● **과제 데이터**:
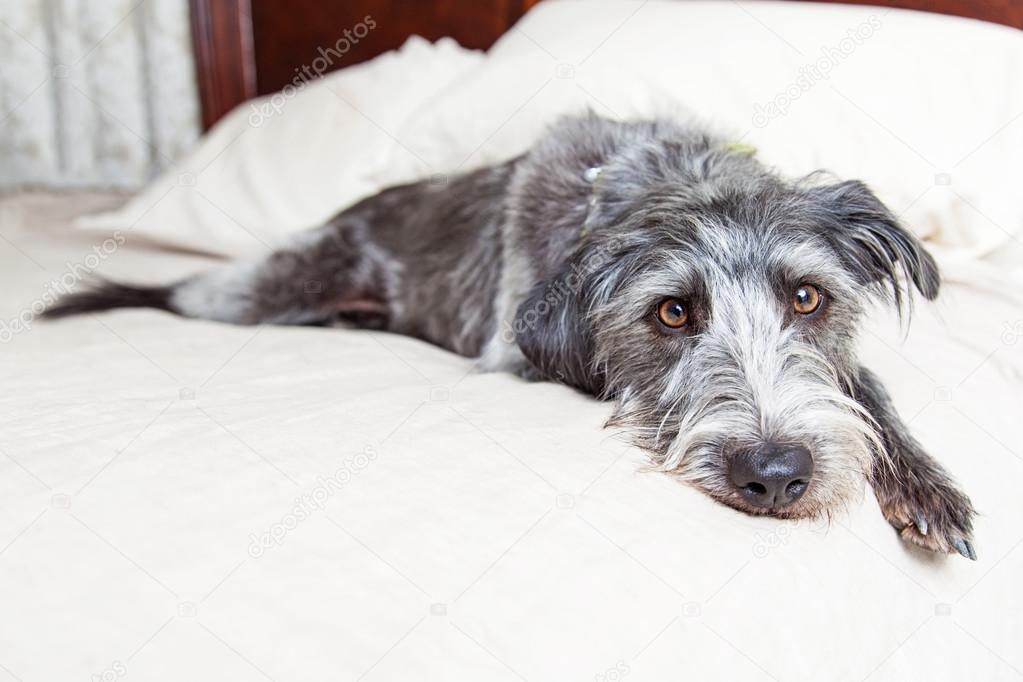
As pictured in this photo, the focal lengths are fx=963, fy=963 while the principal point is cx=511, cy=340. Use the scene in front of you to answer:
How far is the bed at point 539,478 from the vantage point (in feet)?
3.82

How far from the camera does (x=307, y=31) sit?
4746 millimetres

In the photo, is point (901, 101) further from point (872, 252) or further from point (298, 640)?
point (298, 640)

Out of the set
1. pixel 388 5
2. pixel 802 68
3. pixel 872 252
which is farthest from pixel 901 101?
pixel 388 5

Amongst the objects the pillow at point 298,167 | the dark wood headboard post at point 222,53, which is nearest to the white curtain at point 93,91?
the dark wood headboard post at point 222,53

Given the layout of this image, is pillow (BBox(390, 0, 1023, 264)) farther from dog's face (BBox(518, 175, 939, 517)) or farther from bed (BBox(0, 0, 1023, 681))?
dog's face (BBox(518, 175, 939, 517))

* * *

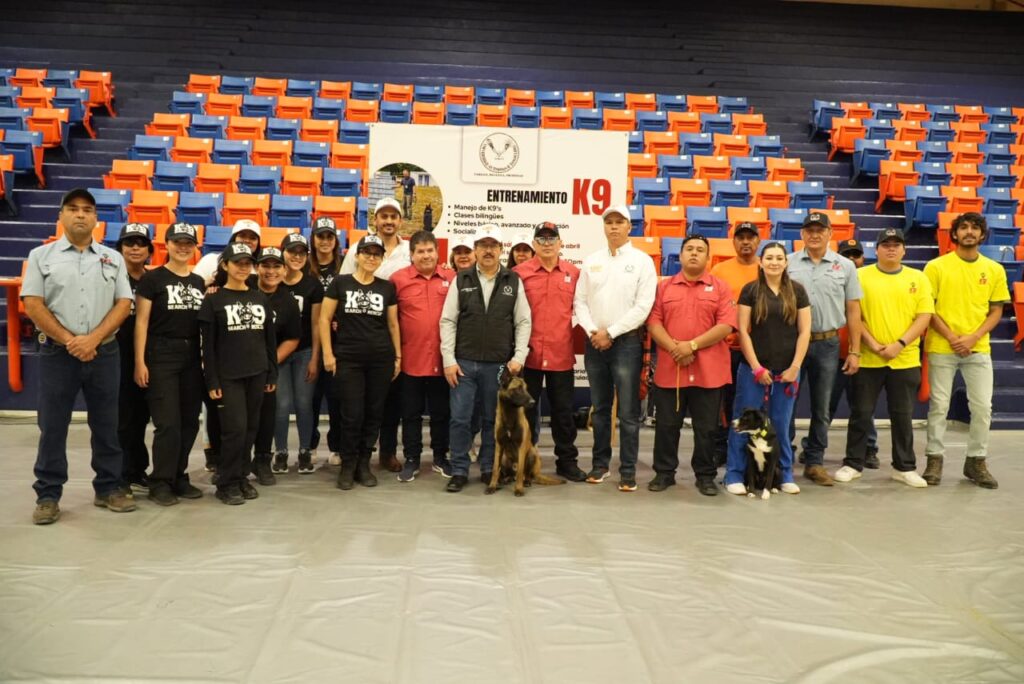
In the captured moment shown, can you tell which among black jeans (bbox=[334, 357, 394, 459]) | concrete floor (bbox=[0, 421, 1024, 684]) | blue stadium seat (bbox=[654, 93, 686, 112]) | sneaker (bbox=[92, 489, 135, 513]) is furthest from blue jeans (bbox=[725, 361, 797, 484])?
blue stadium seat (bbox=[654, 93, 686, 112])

● **주어진 과제**: 위 데이터에서 "headboard"라는 단어가 들어 있는 줄은 어느 것인가요? 대소문자를 구분해 해당하는 줄을 모두 찾아 옮겨 적으세요.

● **과제 결과**:
Amongst the objects the pillow at point 298,167 | the dark wood headboard post at point 222,53, which is nearest to the white curtain at point 93,91?
the dark wood headboard post at point 222,53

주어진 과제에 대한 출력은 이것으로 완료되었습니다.